_Stated exercise_
Print, word for word, the lines of the listing below from the line with "Taking the image" up to and including the line with "6.20 metres". Leave the pictures out.

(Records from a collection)

* BEGIN *

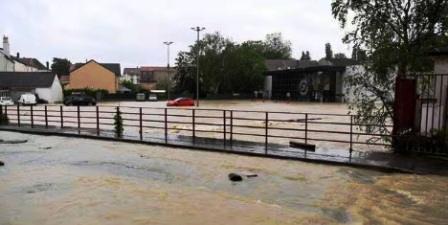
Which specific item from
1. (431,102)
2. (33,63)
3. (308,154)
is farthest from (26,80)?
(431,102)

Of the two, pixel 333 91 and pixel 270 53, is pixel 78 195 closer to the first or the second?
pixel 333 91

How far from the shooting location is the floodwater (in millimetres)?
8703

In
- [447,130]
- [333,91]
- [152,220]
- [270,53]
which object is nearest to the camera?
[152,220]

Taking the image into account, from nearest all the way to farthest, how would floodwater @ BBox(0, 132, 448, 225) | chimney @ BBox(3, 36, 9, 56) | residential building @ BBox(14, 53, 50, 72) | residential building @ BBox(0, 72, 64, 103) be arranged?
1. floodwater @ BBox(0, 132, 448, 225)
2. residential building @ BBox(0, 72, 64, 103)
3. chimney @ BBox(3, 36, 9, 56)
4. residential building @ BBox(14, 53, 50, 72)

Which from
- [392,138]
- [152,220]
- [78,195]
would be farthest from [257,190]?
[392,138]

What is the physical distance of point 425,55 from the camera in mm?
14555

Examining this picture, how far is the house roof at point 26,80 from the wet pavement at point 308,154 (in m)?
57.4

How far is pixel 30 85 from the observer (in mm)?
74125

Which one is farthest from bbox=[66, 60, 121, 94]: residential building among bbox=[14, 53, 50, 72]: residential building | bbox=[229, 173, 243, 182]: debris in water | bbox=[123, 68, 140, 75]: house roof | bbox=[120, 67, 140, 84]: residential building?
bbox=[229, 173, 243, 182]: debris in water

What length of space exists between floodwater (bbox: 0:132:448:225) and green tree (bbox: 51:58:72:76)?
120947mm

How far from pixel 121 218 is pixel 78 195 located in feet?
6.96

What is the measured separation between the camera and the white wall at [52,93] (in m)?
73.8

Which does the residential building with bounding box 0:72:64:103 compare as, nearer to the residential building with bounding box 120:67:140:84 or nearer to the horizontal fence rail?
the horizontal fence rail

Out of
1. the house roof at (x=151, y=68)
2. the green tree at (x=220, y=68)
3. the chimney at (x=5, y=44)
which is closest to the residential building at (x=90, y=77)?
the chimney at (x=5, y=44)
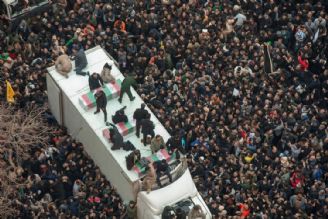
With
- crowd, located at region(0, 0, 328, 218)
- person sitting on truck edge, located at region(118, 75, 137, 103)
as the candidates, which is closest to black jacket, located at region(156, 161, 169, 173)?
crowd, located at region(0, 0, 328, 218)

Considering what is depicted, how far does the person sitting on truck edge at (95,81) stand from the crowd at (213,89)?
7.58 ft

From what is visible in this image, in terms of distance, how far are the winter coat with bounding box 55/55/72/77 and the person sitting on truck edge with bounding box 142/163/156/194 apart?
6.20 metres

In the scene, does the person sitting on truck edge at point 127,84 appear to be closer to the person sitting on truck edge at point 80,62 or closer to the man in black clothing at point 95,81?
the man in black clothing at point 95,81

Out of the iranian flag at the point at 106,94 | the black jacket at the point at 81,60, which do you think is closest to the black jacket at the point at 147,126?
the iranian flag at the point at 106,94

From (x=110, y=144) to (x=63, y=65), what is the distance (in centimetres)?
429

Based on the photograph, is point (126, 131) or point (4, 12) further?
point (4, 12)

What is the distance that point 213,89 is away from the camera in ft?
174

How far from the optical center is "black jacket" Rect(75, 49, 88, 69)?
52.1 m

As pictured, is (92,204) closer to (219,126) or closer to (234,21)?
(219,126)

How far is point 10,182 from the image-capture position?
49250 mm

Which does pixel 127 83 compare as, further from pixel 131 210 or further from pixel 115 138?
pixel 131 210

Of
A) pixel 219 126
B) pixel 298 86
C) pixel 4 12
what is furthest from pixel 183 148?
pixel 4 12

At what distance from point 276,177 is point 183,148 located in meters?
4.04

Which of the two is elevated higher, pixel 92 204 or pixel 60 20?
pixel 60 20
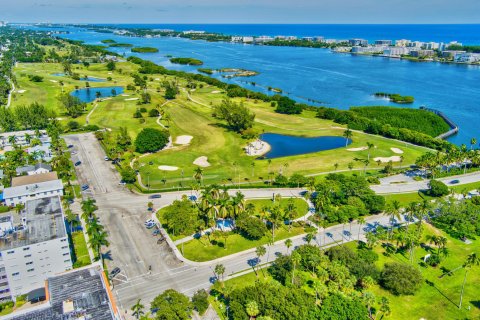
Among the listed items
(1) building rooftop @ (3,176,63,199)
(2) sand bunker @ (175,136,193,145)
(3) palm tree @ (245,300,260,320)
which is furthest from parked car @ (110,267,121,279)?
(2) sand bunker @ (175,136,193,145)

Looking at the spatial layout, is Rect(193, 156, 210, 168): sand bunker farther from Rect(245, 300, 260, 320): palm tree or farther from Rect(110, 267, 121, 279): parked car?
Rect(245, 300, 260, 320): palm tree

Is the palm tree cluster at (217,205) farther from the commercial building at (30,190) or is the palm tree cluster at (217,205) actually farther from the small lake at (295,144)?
the small lake at (295,144)

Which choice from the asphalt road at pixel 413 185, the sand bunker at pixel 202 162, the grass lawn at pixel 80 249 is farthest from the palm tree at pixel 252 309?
the sand bunker at pixel 202 162

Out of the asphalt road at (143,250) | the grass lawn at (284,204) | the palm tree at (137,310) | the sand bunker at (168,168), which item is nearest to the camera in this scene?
the palm tree at (137,310)

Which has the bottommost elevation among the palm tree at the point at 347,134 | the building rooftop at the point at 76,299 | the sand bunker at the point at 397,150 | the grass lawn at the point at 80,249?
the grass lawn at the point at 80,249

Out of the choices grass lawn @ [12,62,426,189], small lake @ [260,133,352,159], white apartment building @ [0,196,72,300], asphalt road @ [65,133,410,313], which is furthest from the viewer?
small lake @ [260,133,352,159]

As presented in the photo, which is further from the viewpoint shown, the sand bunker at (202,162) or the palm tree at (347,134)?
the palm tree at (347,134)

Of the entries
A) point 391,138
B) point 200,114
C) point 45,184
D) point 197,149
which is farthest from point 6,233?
point 391,138

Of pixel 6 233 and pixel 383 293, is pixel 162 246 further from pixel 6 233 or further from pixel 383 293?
pixel 383 293
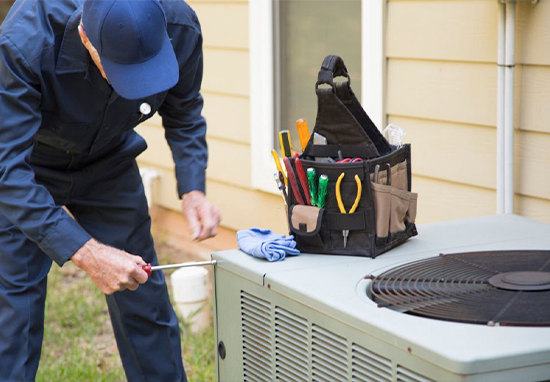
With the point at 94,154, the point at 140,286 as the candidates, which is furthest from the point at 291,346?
the point at 94,154

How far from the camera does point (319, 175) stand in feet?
6.68

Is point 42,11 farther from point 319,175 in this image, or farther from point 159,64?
point 319,175

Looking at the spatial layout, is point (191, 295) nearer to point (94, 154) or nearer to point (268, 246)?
point (94, 154)

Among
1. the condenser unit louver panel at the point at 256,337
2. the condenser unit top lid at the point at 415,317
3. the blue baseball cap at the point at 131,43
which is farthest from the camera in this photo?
the blue baseball cap at the point at 131,43

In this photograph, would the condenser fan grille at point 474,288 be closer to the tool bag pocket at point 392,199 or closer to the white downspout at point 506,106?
the tool bag pocket at point 392,199

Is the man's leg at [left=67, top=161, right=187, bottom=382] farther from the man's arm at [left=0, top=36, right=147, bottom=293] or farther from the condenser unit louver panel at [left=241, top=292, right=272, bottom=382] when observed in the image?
the condenser unit louver panel at [left=241, top=292, right=272, bottom=382]

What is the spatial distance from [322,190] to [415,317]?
52cm

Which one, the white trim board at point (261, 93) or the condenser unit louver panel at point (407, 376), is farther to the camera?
the white trim board at point (261, 93)

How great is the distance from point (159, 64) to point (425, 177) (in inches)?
56.7

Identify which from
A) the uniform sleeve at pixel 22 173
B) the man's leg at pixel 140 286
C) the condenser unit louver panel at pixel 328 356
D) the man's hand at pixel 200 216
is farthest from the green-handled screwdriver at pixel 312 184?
the man's leg at pixel 140 286

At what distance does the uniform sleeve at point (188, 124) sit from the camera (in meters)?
2.65

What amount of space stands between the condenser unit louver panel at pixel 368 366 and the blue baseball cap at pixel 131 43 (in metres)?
0.92

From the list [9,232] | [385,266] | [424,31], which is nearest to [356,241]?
[385,266]

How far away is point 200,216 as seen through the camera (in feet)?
8.39
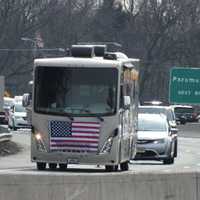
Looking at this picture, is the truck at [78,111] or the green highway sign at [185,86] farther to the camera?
the green highway sign at [185,86]

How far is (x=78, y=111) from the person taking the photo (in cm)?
2344

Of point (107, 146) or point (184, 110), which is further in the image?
point (184, 110)

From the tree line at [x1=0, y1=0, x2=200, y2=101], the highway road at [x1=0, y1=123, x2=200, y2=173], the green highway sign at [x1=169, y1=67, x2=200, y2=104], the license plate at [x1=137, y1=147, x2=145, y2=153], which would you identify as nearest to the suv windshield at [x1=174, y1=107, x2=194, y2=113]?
the tree line at [x1=0, y1=0, x2=200, y2=101]

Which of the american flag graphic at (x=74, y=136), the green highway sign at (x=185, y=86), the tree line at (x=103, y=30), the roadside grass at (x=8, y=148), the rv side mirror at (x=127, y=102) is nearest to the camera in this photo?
the american flag graphic at (x=74, y=136)

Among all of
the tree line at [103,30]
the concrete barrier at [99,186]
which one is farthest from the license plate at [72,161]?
the tree line at [103,30]

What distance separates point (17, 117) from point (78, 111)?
104 ft

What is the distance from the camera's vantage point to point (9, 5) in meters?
88.8

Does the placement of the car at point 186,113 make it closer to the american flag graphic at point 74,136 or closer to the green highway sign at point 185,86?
the green highway sign at point 185,86

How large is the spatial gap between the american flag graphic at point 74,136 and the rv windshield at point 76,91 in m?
0.27

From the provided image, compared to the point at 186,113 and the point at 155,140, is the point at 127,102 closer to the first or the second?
the point at 155,140

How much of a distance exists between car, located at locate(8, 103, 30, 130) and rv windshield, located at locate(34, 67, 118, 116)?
3065 centimetres

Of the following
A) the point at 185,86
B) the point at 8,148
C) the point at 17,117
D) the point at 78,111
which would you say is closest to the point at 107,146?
the point at 78,111

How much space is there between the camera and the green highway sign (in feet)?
92.5

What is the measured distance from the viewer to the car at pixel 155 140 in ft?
103
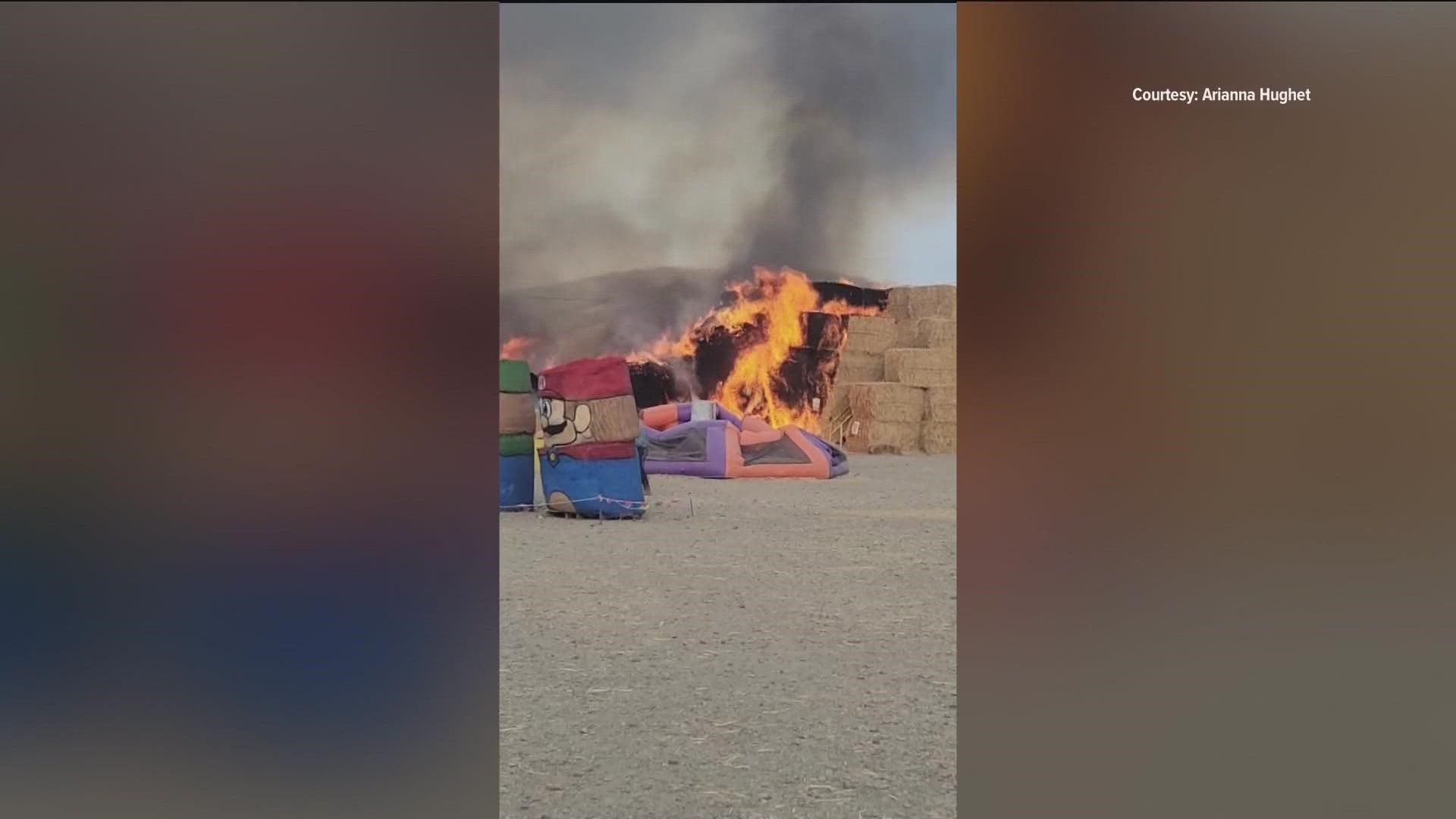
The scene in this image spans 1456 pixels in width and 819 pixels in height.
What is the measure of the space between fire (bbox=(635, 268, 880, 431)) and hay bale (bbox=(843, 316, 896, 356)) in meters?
0.76

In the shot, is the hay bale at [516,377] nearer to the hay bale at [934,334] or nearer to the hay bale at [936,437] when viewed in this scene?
the hay bale at [936,437]

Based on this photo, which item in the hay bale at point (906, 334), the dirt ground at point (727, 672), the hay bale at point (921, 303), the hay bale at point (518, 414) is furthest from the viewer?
the hay bale at point (921, 303)

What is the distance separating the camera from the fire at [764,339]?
741 inches

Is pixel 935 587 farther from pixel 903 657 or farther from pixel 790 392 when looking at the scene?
pixel 790 392

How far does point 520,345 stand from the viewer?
1756 centimetres

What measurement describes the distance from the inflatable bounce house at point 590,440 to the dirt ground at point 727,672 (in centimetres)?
51

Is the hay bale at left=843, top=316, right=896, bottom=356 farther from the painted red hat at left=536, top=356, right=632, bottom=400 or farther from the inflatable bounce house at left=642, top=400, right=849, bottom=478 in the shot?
the painted red hat at left=536, top=356, right=632, bottom=400

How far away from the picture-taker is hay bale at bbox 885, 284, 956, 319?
18.1 metres

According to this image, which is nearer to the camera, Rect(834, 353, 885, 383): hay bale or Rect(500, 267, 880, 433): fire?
Rect(834, 353, 885, 383): hay bale

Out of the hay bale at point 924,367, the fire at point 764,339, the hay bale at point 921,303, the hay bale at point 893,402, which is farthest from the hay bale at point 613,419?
the hay bale at point 921,303

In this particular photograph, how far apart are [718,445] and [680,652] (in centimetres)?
774

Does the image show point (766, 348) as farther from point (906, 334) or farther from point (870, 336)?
point (906, 334)

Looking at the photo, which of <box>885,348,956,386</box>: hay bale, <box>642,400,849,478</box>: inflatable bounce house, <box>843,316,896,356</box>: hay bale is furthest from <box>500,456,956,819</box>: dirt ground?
<box>843,316,896,356</box>: hay bale

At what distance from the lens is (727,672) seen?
354 cm
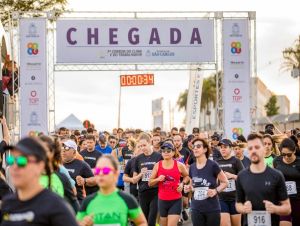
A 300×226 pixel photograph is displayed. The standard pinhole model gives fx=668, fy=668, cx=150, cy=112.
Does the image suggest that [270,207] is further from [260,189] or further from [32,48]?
[32,48]

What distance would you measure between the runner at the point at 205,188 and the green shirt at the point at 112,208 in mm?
4121

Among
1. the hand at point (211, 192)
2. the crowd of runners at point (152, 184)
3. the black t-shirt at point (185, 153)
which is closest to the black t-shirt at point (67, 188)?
the crowd of runners at point (152, 184)

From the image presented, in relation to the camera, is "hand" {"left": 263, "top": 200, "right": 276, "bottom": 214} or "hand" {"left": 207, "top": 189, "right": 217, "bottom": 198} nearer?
"hand" {"left": 263, "top": 200, "right": 276, "bottom": 214}

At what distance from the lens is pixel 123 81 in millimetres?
24156

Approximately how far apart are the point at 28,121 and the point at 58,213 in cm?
1655

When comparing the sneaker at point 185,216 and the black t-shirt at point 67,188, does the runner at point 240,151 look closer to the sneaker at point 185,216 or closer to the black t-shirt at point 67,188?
the sneaker at point 185,216

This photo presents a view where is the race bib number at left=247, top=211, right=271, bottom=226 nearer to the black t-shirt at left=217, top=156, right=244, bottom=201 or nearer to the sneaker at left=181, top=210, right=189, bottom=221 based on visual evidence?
the black t-shirt at left=217, top=156, right=244, bottom=201

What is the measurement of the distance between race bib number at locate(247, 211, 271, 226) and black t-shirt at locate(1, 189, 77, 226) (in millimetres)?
3861

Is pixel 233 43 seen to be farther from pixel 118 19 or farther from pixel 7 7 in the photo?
pixel 7 7

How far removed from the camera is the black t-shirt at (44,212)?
13.4 ft

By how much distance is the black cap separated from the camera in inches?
161

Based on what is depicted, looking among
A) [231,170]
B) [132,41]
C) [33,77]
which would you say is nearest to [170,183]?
[231,170]

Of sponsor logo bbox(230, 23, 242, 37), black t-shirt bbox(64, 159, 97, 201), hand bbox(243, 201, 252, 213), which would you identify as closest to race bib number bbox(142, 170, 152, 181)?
black t-shirt bbox(64, 159, 97, 201)

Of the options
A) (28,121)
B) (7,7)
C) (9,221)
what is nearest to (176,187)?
(9,221)
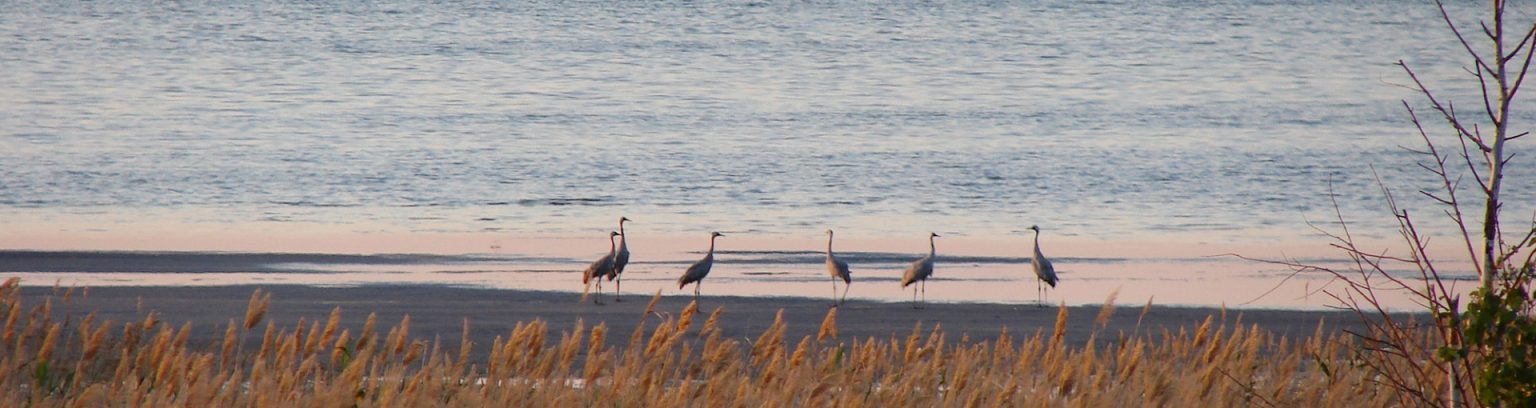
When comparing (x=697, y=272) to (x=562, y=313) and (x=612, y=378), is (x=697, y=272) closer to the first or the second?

* END *

_Result for this task_
Taking the image into account, from nearest all the way to farthest, how would floodwater @ BBox(0, 132, 448, 225) | chimney @ BBox(3, 36, 9, 56) | residential building @ BBox(14, 53, 50, 72) | residential building @ BBox(0, 72, 64, 103) be arranged?
1. floodwater @ BBox(0, 132, 448, 225)
2. residential building @ BBox(0, 72, 64, 103)
3. chimney @ BBox(3, 36, 9, 56)
4. residential building @ BBox(14, 53, 50, 72)

Which from
- [392,138]
- [152,220]
- [78,195]
would be farthest from [257,190]?
[392,138]

What is the physical distance of point 425,55 from the camera in mm?
14555

Examining this picture, how far is the house roof at point 26,80 from the wet pavement at point 308,154 (in m)?
57.4

How far is pixel 30 85 from the observer (in mm)?
74125

Which one is farthest from bbox=[66, 60, 121, 94]: residential building among bbox=[14, 53, 50, 72]: residential building | bbox=[229, 173, 243, 182]: debris in water | bbox=[123, 68, 140, 75]: house roof | bbox=[120, 67, 140, 84]: residential building?
bbox=[229, 173, 243, 182]: debris in water

What length of space exists between floodwater (bbox: 0:132:448:225) and green tree (bbox: 51:58:72:76)?
120947mm

How far from pixel 121 218 is pixel 78 195 located in feet?
6.96

What is the measured separation between the camera and the white wall at [52,93] (in m)?
73.8

Which does the residential building with bounding box 0:72:64:103 compare as, nearer to the residential building with bounding box 120:67:140:84 or nearer to the horizontal fence rail?
the horizontal fence rail

Out of
1. the house roof at (x=151, y=68)
2. the green tree at (x=220, y=68)
3. the chimney at (x=5, y=44)
which is closest to the residential building at (x=90, y=77)?
the chimney at (x=5, y=44)
With
- crowd, located at region(0, 0, 328, 218)
- person sitting on truck edge, located at region(118, 75, 137, 103)
as the candidates, which is closest to black jacket, located at region(156, 161, 169, 173)?
crowd, located at region(0, 0, 328, 218)

Considering what is depicted, how far does the person sitting on truck edge at (95,81) stand from the crowd at (213,89)?
7.58 ft

From what is visible in this image, in terms of distance, how far are the winter coat with bounding box 55/55/72/77 and the person sitting on truck edge with bounding box 142/163/156/194 apart?
6.20 metres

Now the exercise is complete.